Keluaran 26:1-37
Kemah Suci (Tabernakel) dibuat dengan bahan dan ukuran serta desain yang spesifik. Tuhan dengan detil, sangat detil, memerintahkan spesifikasi yang harus diikuti oleh Musa dalam membuatnya. Kemah Suci menggunakan material yang terbaik: logam mulia, benang berwarna yang mahal, kain linen terbaik, kulit lumba-lumba, dan batu-batu berharga. Bahan terbaik, karena Tuhan layak menerima yang terbaik! Dia adalah Raja! Terpujilah Tuhan!
Kemah Suci terdiri atas komponen-komponen yang bisa dibongkar-pasang, karena bangsa Israel harus membawanya di dalam perjalanan ke Kanaan. Nantinya Kemah Suci digunakan sebagai tempat pertemuan Tuhan dengan umatNya selama 500 tahun, sampai Salomo selesai mendirikan Bait Allah yang permanen di Yerusalem.

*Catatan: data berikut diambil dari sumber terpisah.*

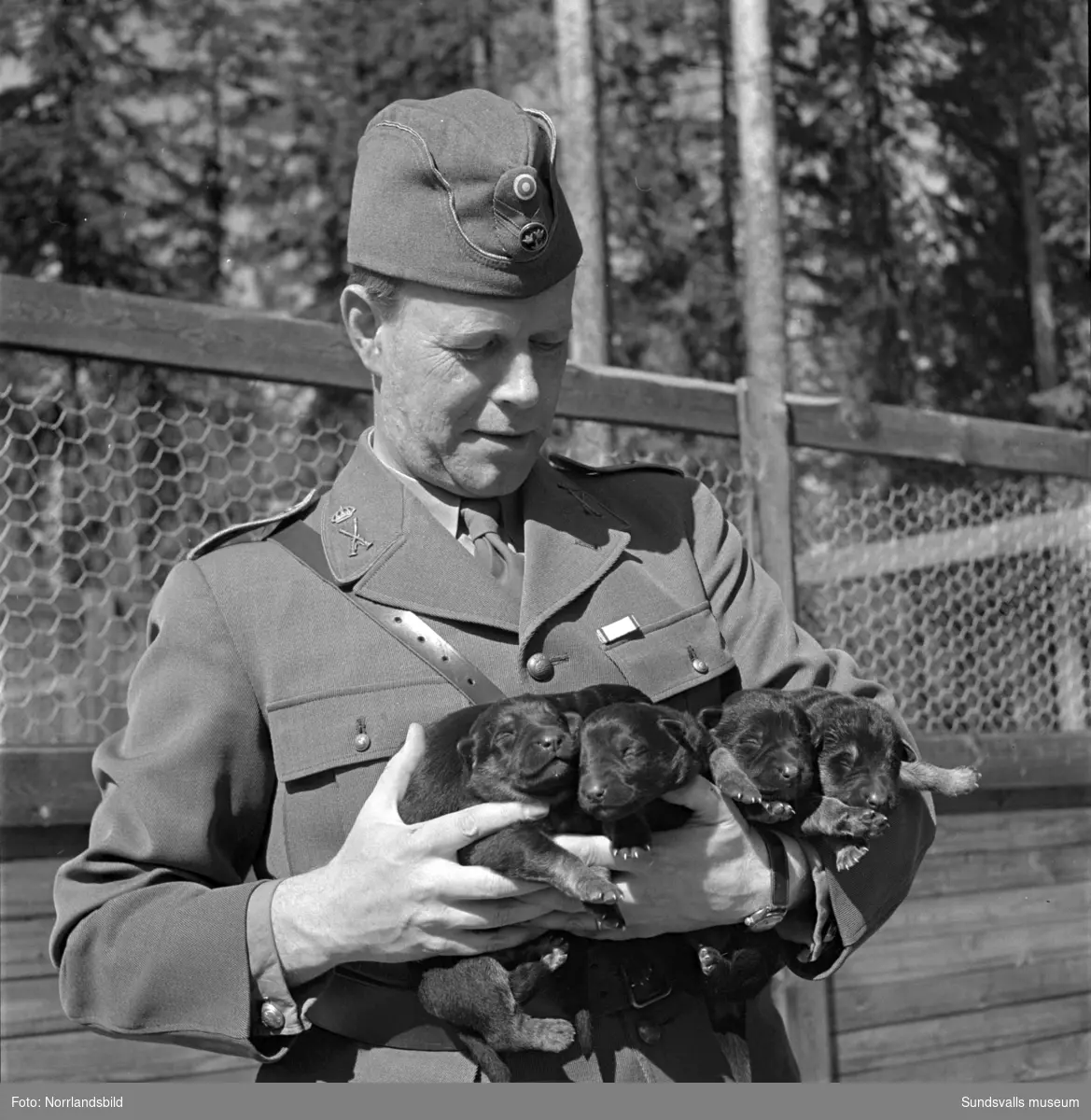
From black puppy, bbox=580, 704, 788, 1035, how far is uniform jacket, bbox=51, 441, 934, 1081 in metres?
0.16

Setelah karya penebusan Kristus di kayu salib selesai, Bait Allah dihancurkan–bangunan fisik tidak diperlukan lagi. Setiap orang percaya memiliki “kemah pertemuan” secara pribadi karena pendamaian oleh darah Anak Domba Allah. Sampai nanti, suatu saat, umat Tuhan akan kembali bertemu dengan Tuhan di Yerusalem Baru yang ada di sorga–seluruh kota adalah Bait Allah, tempat Tuhan bersemayam.
Tuhan sedang membangun sebuah mekanisme persekutuan antara Dia dengan umatNya. Kalau melihat proses sejarah Kemah Suci, maka esensinya adalah: Tuhan bersemayam di tengah umatNya, dan membuka pergaulan yang karib dengan umatNya. Darah Kristus membuka jalan, sehingga setiap orang percaya bisa masuk ke ruang maha kudus untuk bertemu dengan Tuhan secara pribadi.
Gambaran tempat kediaman Tuhan selalu: mahal, megah, mulia, terbaik. Karena Tuhan adalah Raja di atas segala Raja. Ia berhak dan layak untuk memperoleh persembahan yang terbaik dari umatNya. Tidak ada yang terlalu mahal atau terlalu berharga untuk diberikan kepada Tuhan. Tidak ada yang “keterlaluan”. Tuhan layak menerima yang terbaik, bukan yang biasa-biasa atau yang seadanya dari umatNya.
Tuhan Yesus bangun pagi-pagi benar, ketika hari masih gelap, pergi ke tempat yang sunyi untuk bertemu BapaNya. Tuhan Yesu spergi ke atas gunung, menyendiri, untuk berdoa semalam-malaman. Maria memilih yang terbaik: meninggalkan semua aktivitas yang mendistraksi, duduk diam di kaki Tuhan dan memusatkan perhatian hanya kepadaNya.
Di dalam ibadah saya di hadapan Tuhan, apakah saya sudah memberikan dan melakukan yang terbaik? Dalam hal tempat dan waktu, dalam hal sikap danperilaku, dalam perhatian dan kekusyukan?